The crate has slats on the bottom but there are wide gaps between the slats so this drains very well.
I have it sitting on the gravel floor of my greenhouse in an area that direct sunlight will not hit but it still gets plenty of bright light.
I will fill the box more with my potting mix until it is nearly full.
Cover for Humidity
These fish tanks come in handy in creating a mini greenhouse effect while being tall enough for longer cuttings. They last for years if proper care is taken.
When & How to Take Lilac Cuttings
Choose new growth just after the Lilacs is done blooming. This varies by your growing Zone. For me that is June. Cut a branch about 8 to 12 inches long.

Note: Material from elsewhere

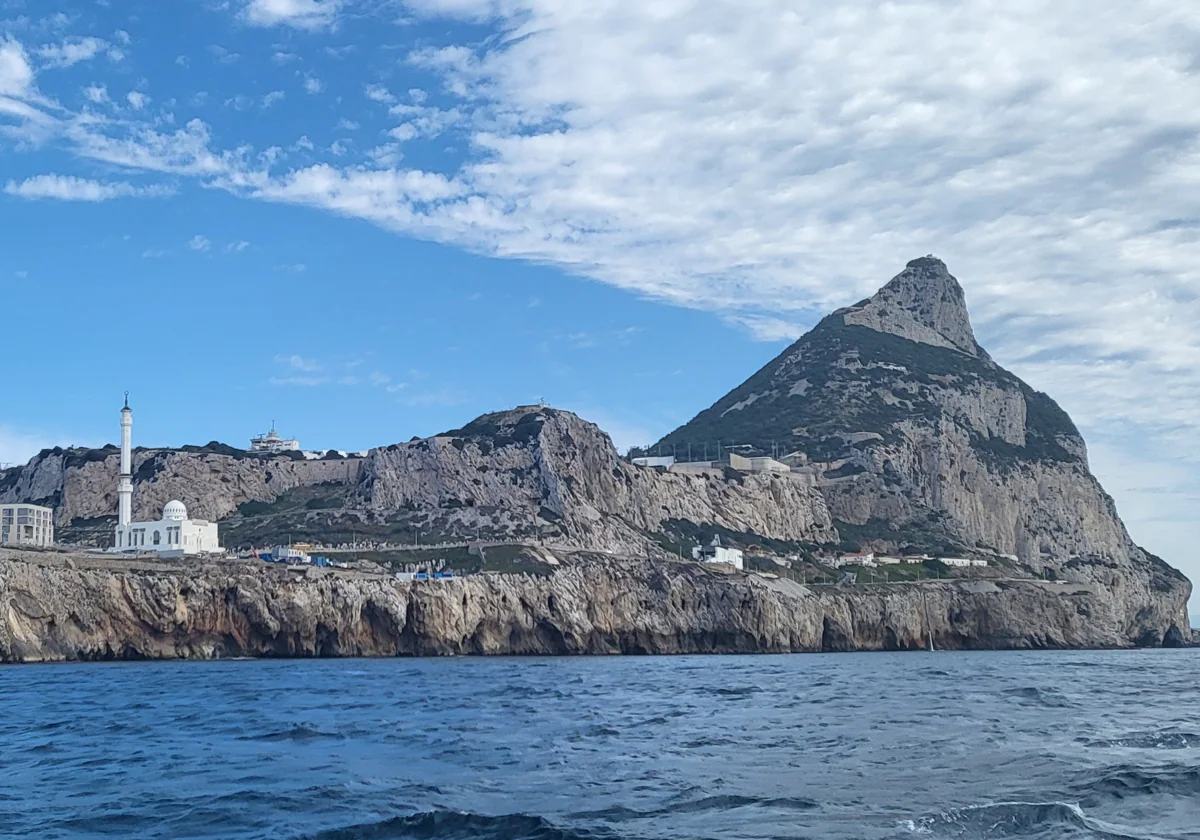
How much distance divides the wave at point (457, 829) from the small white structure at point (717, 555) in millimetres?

Take plenty of cuttings, there is about a 50/50 success rate so the more you try to start the more chance of success.
How to Prepare Lilac Cuttings
I haul them all to my potting bench and begin.
If the cutting is 8 inches I leave it that long, if it is 12 inches I cut it in half. Strip most of the leaves from the cutting.
Coat the ends into the rooting medium aka cloning Gel.
I use a small paint brush to cover the length of stem that will be under the growing medium.
Below you can see nodes on the stem, that is where roots begin and you want a good portion of nodes below the soil line. You want to try and get at least 3 nodes under the soil line.
You may have noted some of these are also rose cuttings. I like to fill up my box when I am doing cuttings.
Once they are all dipped in the cloning gel sink them down into the potting soil mixture. First use a dauber (a pencil works well) to create a hole to slide the cuttings down into the soil without removing the cloning gel.
I place them far enough apart they do not touch each other and away from the edges so they will not touch the glass of the cover.
I should take off more leaves, the leaves tend to be where the fungus starts but for photo purposes I will leave them on, easier to see where the cuttings are.
After placing all the cuttings in the box I carefully set the cover over them.
Note there is s space around the fish tank where potting soil shows. That is how to water without lifting the tank. You want to keep the soil moist but not too wet. You shouldn’t need to water often. The tank cover will keep the soil moist for long periods of time.
Put something under the tank edge to prop it up half an inch or so for air flow. I use a small flat stone, nothing fancy.
How long for Lilacs to Root?
You should have roots in one to two months. You can leave newly rooted cuttings in place to develop further or you can pot up into individual pots to grow on. I let mine grow in pots until firmly established and hardy enough to take the rigors of garden life.
How long before Lilac cuttings will bloom?
Lilacs can take three years or more to bloom from cuttings. Want faster bloom then visit How to Propagate Lilacs from Suckers and get a larger plant faster!
Before you know it you will be picking beautiful bouquets like this one.
And create heavenly scented displays for your home.